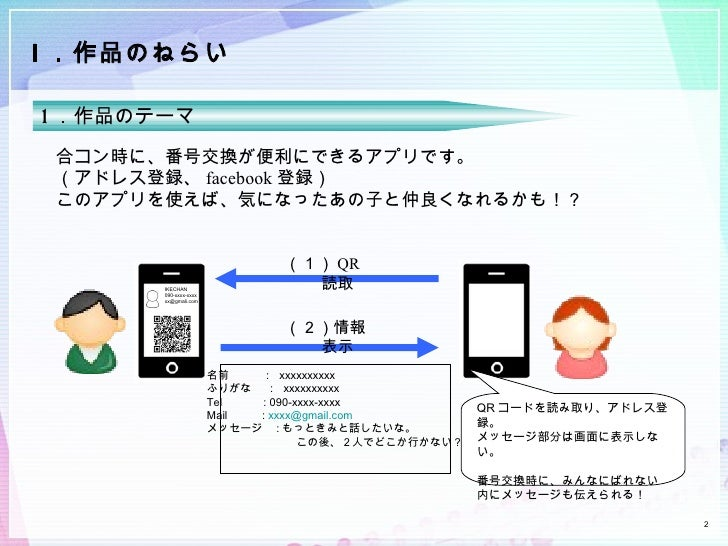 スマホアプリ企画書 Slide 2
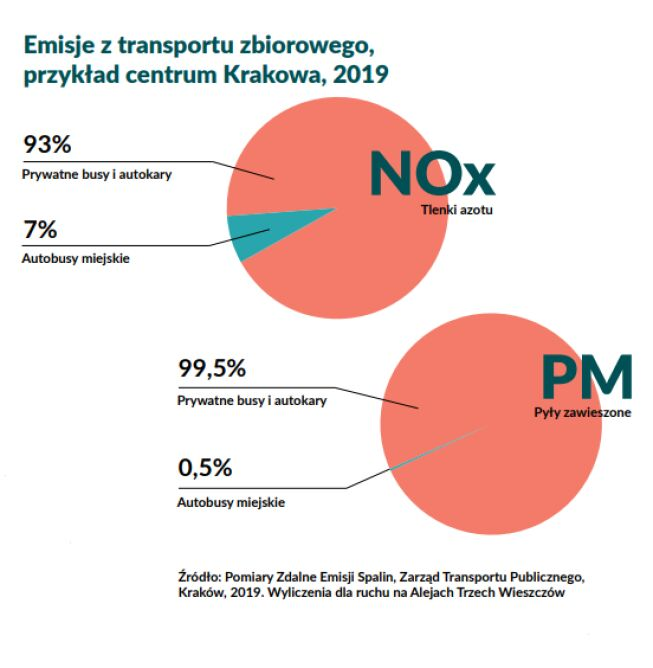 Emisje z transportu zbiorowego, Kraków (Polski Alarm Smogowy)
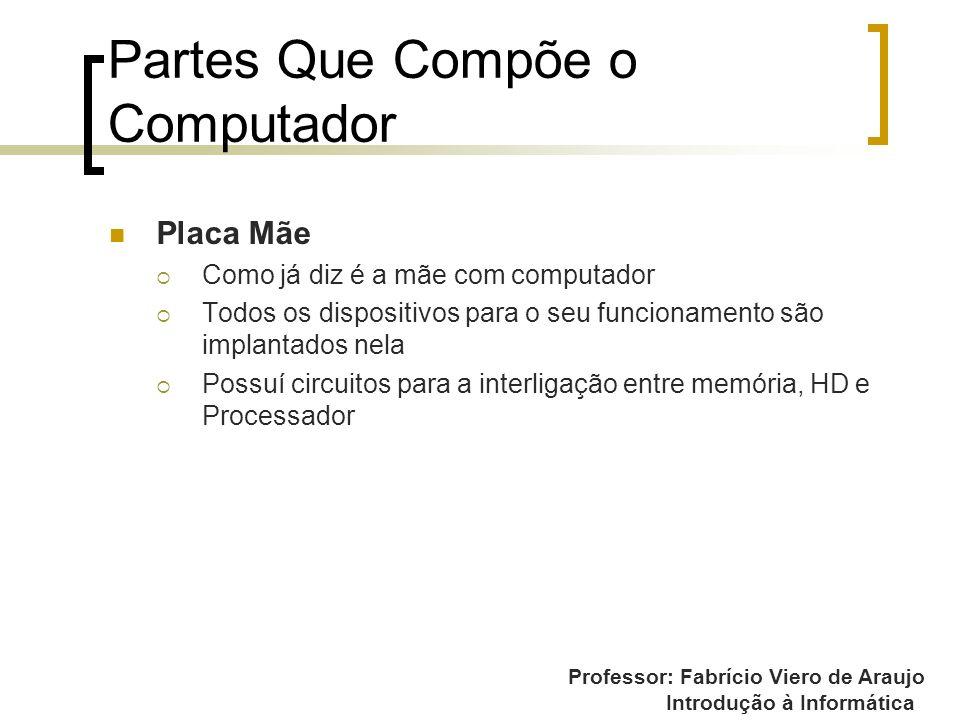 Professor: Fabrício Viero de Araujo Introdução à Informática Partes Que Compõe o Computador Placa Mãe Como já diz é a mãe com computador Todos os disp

[Exercise prompt]
As you output the material, omit the pictures but alter nothing else.

[Result]
 スマホアプリ企画書 Slide 2
 Emisje z transportu zbiorowego, Kraków (Polski Alarm Smogowy)
 Professor: Fabrício Viero de Araujo Introdução à Informática Partes Que Compõe o Computador Placa Mãe Como já diz é a mãe com computador Todos os disp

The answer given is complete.